A senior co-captain and member of all four special teams, in addition to his linebacker and tight end roles, the 6-foot-4, 205-pound Williams helped LFHS (7-5) reach a Class 6A state quarterfinal and earned all-North Suburban Conference honors last fall. He was also chosen to suit up for the Illinois High School All-Star Shrine football game in Bloomington and accepted preferred walk-on status, as an outside linebacker, from the University of Kentucky, a member of the perennially talent-packed Southeastern Conference and a program that capped an 8-5 season with a Belk Bowl victory in 2019.
Father/“Big Cat” a distraction? Hardly.
“It was cool, having my dad around and seeing him at our games,” Jai says. “I liked seeing him on our sideline each game. My junior year he wasn’t able to attend all of my games because of his commitment to Deerfield’s football team. During games my senior year he’d only give me a hard time, with a look, if I missed a block or didn’t block well on a play.”
James Williams laughs. Yes, he admits, his son certainly understood the messages that “look” must have conveyed in 2019. But James has another confession.
“I’ve been told I have a look as I react to plays in games, but I don’t even know I’m giving the look,” the 2001 Pro Bowler says.
The elder Williams had the good fortune of witnessing one of the most memorable—and most unusual—touchdowns in LFHS history in his final season on Deerfield’s football staff. It secured another postseason berth in 2018. It also involved Jai’s hands and a teammate’s foot, and it took place against Stevenson High School in Lincolnshire. Jai scored the game-winning touchdown on a 12-yard reception in a breathless 26-23 victory, after a pass thrown by Tommy Hanson had glanced off wideout Ryan Cekay’s left wheel in the end zone.
“Right place, right time,” says the modest Jai, refusing to take any credit for being alert and nimble at a pivotal juncture in the fourth quarter of the regular-season finale.
“I was watching,” James says, “from a spot near the other end zone. I didn’t get a great look at Jai’s catch. What I clearly saw was all the players celebrating after the TD.”

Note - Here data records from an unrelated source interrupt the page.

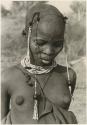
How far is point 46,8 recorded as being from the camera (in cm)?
164

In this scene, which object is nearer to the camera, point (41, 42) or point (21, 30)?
point (41, 42)

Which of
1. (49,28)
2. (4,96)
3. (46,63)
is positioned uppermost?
(49,28)

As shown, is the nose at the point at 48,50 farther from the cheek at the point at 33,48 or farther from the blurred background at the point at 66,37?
the blurred background at the point at 66,37

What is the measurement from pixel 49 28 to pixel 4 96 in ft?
1.00

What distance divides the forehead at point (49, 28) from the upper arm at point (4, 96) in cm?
21

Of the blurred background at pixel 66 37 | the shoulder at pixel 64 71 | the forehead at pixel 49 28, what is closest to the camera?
the forehead at pixel 49 28

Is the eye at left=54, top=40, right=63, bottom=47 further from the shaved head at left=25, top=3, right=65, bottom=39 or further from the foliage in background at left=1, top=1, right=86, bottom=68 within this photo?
the foliage in background at left=1, top=1, right=86, bottom=68

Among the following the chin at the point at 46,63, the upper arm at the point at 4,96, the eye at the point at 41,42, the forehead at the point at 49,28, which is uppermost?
the forehead at the point at 49,28

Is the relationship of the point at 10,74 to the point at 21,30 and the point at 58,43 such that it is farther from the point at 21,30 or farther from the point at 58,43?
the point at 21,30

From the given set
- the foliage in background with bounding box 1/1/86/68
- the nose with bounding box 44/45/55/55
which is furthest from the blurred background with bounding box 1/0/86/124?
the nose with bounding box 44/45/55/55

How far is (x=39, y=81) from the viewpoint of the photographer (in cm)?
167

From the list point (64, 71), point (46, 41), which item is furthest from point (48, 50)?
point (64, 71)

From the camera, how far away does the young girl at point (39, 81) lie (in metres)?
1.62

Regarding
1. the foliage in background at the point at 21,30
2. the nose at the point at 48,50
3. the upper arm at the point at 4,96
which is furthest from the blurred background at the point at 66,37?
the nose at the point at 48,50
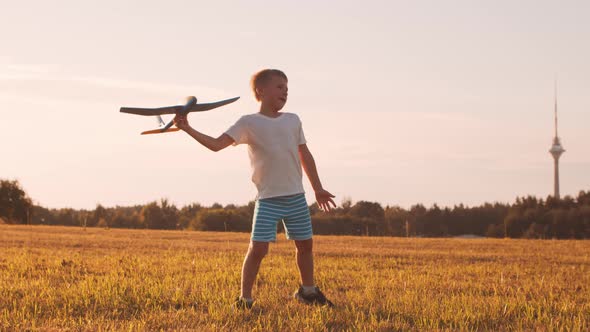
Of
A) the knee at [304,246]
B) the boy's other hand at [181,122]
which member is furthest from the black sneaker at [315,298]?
the boy's other hand at [181,122]

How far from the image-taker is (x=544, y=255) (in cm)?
1416

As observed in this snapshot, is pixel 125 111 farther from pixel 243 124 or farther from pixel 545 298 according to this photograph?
pixel 545 298

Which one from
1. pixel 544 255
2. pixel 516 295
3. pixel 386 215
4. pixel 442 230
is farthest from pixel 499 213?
pixel 516 295

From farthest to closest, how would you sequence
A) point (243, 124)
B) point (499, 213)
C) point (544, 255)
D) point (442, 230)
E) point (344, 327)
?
1. point (499, 213)
2. point (442, 230)
3. point (544, 255)
4. point (243, 124)
5. point (344, 327)

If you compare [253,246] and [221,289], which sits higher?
[253,246]

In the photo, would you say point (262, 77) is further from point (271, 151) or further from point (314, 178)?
point (314, 178)

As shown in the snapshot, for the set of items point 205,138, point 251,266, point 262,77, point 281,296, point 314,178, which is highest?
point 262,77

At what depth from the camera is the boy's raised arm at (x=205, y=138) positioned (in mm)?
5496

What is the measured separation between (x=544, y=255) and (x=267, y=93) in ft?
32.0

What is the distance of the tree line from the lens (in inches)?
1799

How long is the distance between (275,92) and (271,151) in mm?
492

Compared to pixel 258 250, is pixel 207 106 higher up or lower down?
higher up

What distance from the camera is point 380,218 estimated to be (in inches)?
→ 1941

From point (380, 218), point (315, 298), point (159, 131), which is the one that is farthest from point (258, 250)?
point (380, 218)
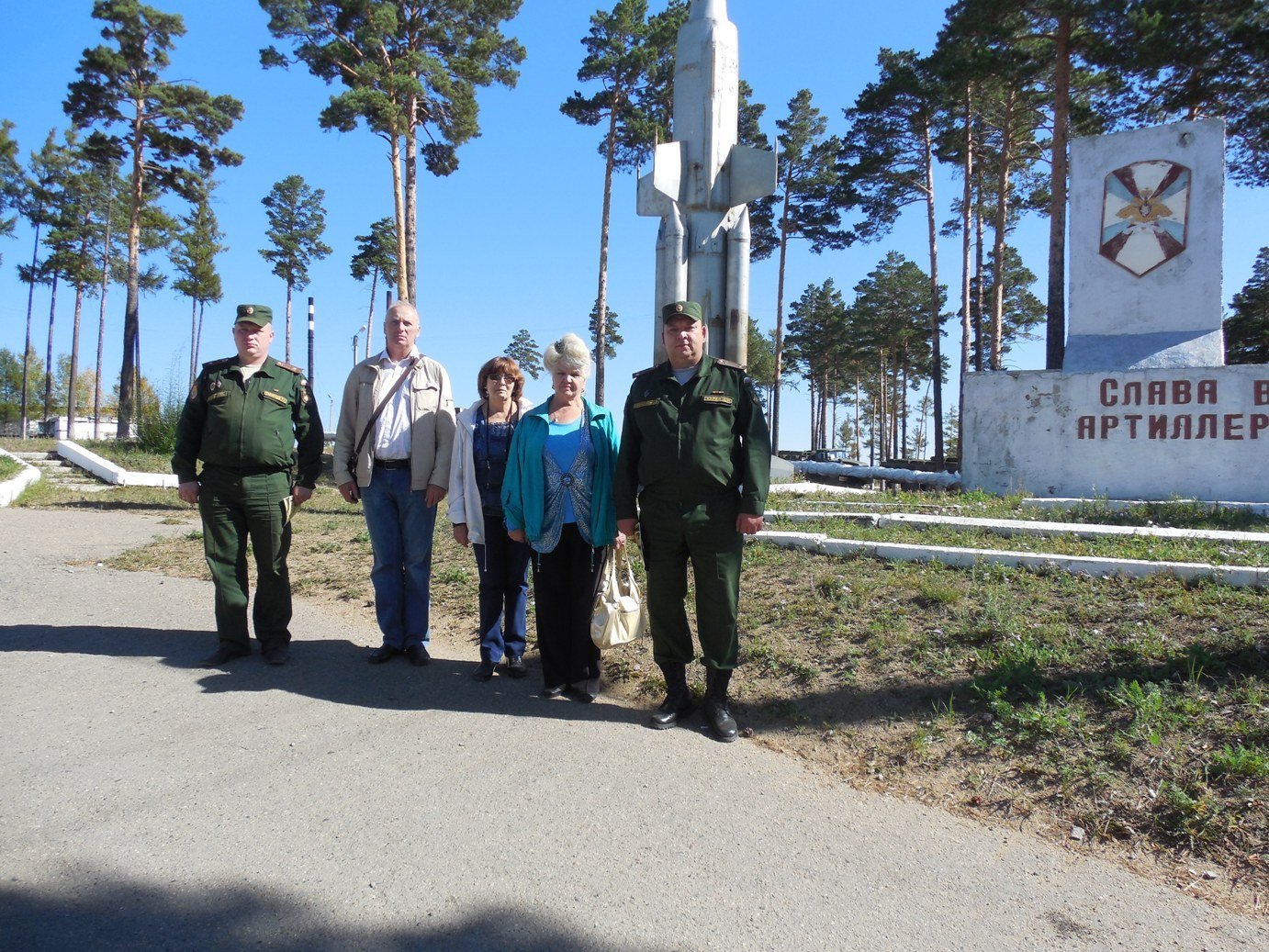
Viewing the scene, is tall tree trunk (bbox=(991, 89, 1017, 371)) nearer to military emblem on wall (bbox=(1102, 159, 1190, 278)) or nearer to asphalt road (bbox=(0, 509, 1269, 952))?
military emblem on wall (bbox=(1102, 159, 1190, 278))

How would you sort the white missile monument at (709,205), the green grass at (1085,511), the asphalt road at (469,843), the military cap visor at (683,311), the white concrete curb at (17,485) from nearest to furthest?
the asphalt road at (469,843), the military cap visor at (683,311), the white missile monument at (709,205), the green grass at (1085,511), the white concrete curb at (17,485)

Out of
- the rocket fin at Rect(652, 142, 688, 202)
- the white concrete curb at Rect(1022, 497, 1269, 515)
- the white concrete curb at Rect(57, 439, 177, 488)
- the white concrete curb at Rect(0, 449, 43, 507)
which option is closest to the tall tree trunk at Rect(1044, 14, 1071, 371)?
the white concrete curb at Rect(1022, 497, 1269, 515)

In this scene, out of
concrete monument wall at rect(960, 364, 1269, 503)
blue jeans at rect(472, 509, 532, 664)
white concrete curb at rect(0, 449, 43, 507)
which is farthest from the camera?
white concrete curb at rect(0, 449, 43, 507)

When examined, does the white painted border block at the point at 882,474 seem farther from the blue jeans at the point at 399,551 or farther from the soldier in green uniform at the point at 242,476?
the soldier in green uniform at the point at 242,476

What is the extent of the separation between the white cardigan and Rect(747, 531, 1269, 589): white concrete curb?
268cm

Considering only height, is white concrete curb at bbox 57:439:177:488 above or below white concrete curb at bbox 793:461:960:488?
below


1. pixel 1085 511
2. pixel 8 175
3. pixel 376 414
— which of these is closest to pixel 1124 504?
pixel 1085 511

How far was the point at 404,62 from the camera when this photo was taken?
2105cm

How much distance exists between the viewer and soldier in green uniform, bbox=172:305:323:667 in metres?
4.70

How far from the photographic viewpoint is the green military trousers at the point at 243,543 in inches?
187

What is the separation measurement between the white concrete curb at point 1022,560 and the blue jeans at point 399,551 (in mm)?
2837

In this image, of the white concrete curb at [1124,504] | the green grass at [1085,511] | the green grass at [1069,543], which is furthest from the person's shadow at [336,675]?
the white concrete curb at [1124,504]

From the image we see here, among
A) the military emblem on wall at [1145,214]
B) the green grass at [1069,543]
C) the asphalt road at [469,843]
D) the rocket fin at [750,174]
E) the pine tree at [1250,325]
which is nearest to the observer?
the asphalt road at [469,843]

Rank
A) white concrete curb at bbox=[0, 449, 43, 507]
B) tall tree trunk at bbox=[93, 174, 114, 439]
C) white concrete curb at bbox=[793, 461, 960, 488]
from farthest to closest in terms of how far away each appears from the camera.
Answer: tall tree trunk at bbox=[93, 174, 114, 439] → white concrete curb at bbox=[793, 461, 960, 488] → white concrete curb at bbox=[0, 449, 43, 507]
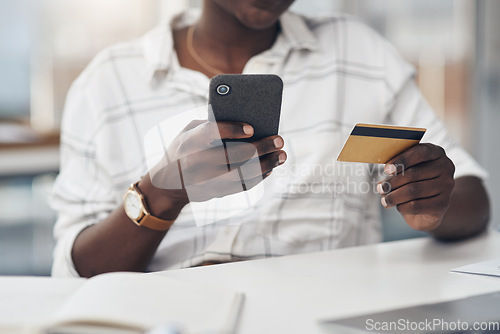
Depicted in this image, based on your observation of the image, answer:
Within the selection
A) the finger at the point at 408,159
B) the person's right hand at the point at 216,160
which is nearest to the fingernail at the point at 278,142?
the person's right hand at the point at 216,160

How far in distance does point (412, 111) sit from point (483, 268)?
0.34 meters

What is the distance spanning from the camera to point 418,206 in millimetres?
698

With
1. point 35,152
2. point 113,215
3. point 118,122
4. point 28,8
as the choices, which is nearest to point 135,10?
point 28,8

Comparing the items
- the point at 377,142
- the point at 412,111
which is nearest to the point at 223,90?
the point at 377,142

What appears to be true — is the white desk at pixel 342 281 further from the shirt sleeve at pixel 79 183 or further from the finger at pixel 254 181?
the shirt sleeve at pixel 79 183

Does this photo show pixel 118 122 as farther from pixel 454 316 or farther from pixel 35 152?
pixel 35 152

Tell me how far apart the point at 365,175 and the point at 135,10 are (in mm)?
1895

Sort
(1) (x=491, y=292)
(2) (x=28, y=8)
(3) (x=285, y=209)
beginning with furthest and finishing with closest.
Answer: (2) (x=28, y=8) < (3) (x=285, y=209) < (1) (x=491, y=292)

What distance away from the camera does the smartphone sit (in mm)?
594

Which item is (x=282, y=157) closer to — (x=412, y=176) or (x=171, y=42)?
(x=412, y=176)

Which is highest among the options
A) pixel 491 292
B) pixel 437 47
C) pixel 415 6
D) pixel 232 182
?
pixel 415 6

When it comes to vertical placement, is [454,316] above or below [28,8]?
below

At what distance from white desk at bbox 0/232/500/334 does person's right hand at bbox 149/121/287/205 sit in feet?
0.33

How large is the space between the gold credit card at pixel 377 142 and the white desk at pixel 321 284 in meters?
0.14
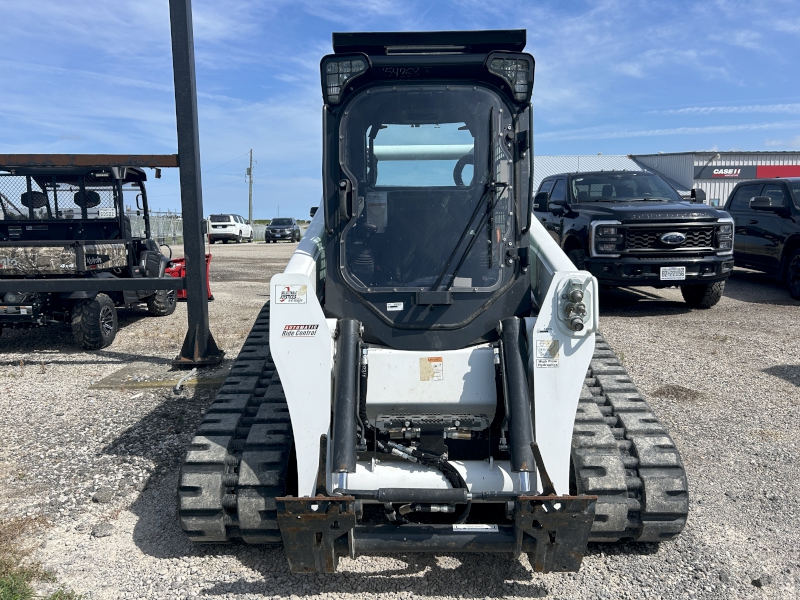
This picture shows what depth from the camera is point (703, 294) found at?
10.6 metres

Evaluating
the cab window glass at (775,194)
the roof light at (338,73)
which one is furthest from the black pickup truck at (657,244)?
the roof light at (338,73)

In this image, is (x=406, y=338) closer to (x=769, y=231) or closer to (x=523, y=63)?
(x=523, y=63)

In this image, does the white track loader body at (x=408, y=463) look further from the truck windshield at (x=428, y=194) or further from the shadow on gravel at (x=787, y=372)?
the shadow on gravel at (x=787, y=372)

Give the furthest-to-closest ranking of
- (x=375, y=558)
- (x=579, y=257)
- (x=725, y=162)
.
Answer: (x=725, y=162)
(x=579, y=257)
(x=375, y=558)

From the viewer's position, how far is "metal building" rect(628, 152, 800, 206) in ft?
117

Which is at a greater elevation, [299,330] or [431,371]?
[299,330]

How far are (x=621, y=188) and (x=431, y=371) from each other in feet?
27.7

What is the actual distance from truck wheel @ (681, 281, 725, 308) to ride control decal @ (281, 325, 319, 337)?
8614 millimetres

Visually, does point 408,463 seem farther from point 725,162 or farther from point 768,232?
point 725,162

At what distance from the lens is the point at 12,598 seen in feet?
10.0

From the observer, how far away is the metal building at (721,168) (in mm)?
35688

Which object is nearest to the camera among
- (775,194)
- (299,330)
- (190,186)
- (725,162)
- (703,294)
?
(299,330)

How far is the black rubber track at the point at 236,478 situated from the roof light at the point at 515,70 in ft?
7.62

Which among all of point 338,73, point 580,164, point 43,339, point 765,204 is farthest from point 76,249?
point 580,164
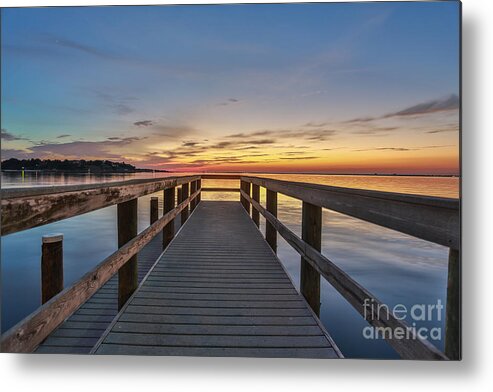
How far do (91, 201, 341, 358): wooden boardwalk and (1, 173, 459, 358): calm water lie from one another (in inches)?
17.7


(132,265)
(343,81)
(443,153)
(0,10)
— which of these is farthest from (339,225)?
(0,10)

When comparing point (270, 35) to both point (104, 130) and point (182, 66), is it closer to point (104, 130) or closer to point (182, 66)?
point (182, 66)

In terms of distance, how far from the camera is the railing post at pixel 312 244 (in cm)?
227

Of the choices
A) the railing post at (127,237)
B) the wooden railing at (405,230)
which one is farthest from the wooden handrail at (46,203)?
the wooden railing at (405,230)

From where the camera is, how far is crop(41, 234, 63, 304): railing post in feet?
8.55

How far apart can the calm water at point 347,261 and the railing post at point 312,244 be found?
1.09 feet

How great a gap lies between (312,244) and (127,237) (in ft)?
4.19

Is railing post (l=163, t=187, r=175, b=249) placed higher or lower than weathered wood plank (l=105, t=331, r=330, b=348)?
higher

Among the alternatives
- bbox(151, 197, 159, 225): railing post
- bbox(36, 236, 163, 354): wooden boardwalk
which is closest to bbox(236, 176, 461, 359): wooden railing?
bbox(36, 236, 163, 354): wooden boardwalk

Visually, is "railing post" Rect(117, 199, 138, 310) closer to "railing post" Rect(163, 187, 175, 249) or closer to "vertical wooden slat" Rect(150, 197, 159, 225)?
"railing post" Rect(163, 187, 175, 249)

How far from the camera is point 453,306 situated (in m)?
1.39

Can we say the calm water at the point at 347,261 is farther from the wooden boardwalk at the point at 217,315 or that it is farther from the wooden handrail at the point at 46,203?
the wooden handrail at the point at 46,203

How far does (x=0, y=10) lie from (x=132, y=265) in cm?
201

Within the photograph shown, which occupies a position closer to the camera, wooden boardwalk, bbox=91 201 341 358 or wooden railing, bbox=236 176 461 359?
wooden railing, bbox=236 176 461 359
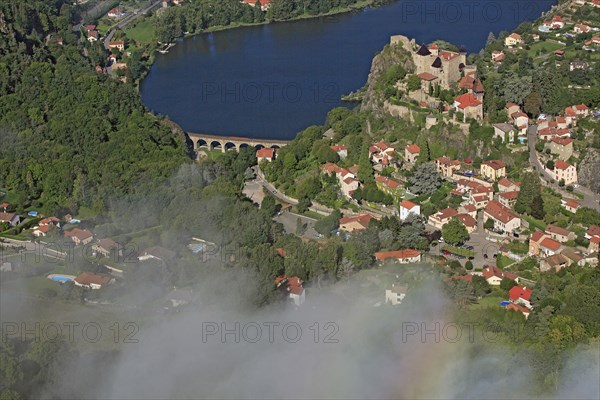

Jai Williams, who’s interested in majoring in architecture, plans to primarily prevent TDs at the next level. He was scheduled to report to the University of Kentucky for preseason camp on August 8, pandemic permitting. At a few hamburgers heavier than 200 pounds, Williams is light for a Division I outside linebacker.
But that shouldn’t worry Kentucky Wildcats football coach Mark Stoops and his staff, longtime LFHS football coach Chuck Spagnoli maintains.
“I told all of the college recruiters who stopped by the school that Jai’s best football is in front of him,” Spagnoli says. “He’ll be a bigger and better player in a couple of years, no question; you won’t recognize him.
“Jai,” the coach adds, “moves well for a player his size, and he worked as hard as he possibly could in his seasons with us. I have nothing but respect for him.”
Something special, from Spagnoli’s perspective, during the 2019 season: any interaction between Big Cat and the future Wildcat.
“Not many fathers and sons get the opportunities to experience what they did,” Spagnoli says. “I’m glad I witnessed the moments; they were heartfelt. You could tell family is important to both of them.”